16 Review

Author

Affiliation

Dr Randy Johnson

Hood College

Published

November 12, 2025

Acknowlegments

NotebookLM, Perplexity and Google were used for collecting and summarizing references while preparing these lecture notes.

Overview

This week we will be reviewing 2 recent papers the cover the topics we have been learning about this term.
Each of you will have the opportunity to select, review and share a paper with the class next week.
We will also review some sample exam questions (see slides for these questions).

Papers

Logsdon et al. (2025) discusses a study including 65 diverse human genomes, which they used to close many existing gaps in the current human reference genome
Mubarak and Zahir (2022) discusses recent transcripomics studies that have lead to advances in personalized medicine

Genomics for a Better Reference

Logsdon et al. (2025) details the sequencing and analysis of 65 diverse human genomes to improve the understanding of human genetic diversity and enhance genomic reference resources.

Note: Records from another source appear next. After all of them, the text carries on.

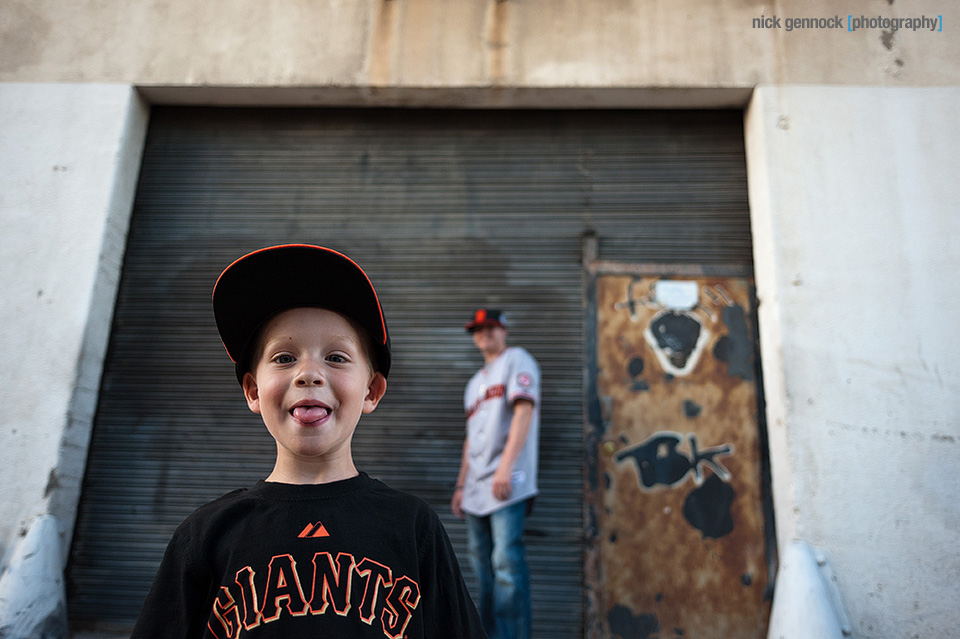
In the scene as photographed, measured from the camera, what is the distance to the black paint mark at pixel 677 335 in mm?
4348

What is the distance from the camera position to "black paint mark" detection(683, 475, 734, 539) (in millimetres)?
4016

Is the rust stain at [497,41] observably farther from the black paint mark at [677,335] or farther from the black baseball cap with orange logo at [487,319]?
the black paint mark at [677,335]

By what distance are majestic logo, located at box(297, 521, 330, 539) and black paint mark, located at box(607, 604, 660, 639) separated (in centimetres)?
320

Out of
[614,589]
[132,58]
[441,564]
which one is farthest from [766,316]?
[132,58]

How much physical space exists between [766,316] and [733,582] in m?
1.78

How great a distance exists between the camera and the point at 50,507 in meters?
3.95

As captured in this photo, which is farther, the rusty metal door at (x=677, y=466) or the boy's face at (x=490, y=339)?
the boy's face at (x=490, y=339)

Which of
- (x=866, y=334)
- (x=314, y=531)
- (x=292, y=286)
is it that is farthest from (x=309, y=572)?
(x=866, y=334)

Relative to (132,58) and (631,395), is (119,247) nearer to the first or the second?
(132,58)

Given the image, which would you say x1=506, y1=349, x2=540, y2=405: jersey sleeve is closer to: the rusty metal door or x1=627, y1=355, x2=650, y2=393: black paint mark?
the rusty metal door

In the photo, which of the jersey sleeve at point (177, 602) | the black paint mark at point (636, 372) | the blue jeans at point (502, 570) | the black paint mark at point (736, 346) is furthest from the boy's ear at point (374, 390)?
the black paint mark at point (736, 346)

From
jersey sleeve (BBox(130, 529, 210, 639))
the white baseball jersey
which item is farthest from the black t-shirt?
the white baseball jersey

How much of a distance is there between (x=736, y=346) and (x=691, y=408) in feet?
1.86

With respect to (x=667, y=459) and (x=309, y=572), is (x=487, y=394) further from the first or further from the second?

Background required to understand the paper

Diverse sets of complete human genomes are required
- Construct a robust pangenome reference
- Characterize complex structural variation (SV)

Long-Read Sequencing technologies
- Generate the first complete human genome sequence
- Required for highly contiguous diploid assemblies
- Significantly increases sensitivity for detecting SVs (variants >50 bp in length)

Phasing
- Long-read data is coupled with phasing data
- Hi-C, Strand-seq or trio data to assemble both haplotypes accurately

Previous Gaps
- Gaps continue to persist genome assemblies
- Genetically complex loci are especially difficult to close
- Examples: centromeres, MHC, highly repetitive regions

Phasing with trios

Parent-child trios are sequenced
Enough genetic diversity exists between parents that haplotypes in the child are unambiguous

Phasing with Hi-C

DNA is cross-linked with formaldehyde
Links are created between DNA that is nearby in 3D space but potentially far appart in the 2D sequence
When DNA is fragmented, chimeric reads are created
Paired-end chimeric reads are aligned to the linear genome
Read pairs that originate from distant locations are inferred to be from the same haplotype

Strand-seq

mRNA is transcribed from a single DNA molecule
Complete mRNA strands are mapped back to the DNA to determine haplotypes

What fundamental questions does the paper address?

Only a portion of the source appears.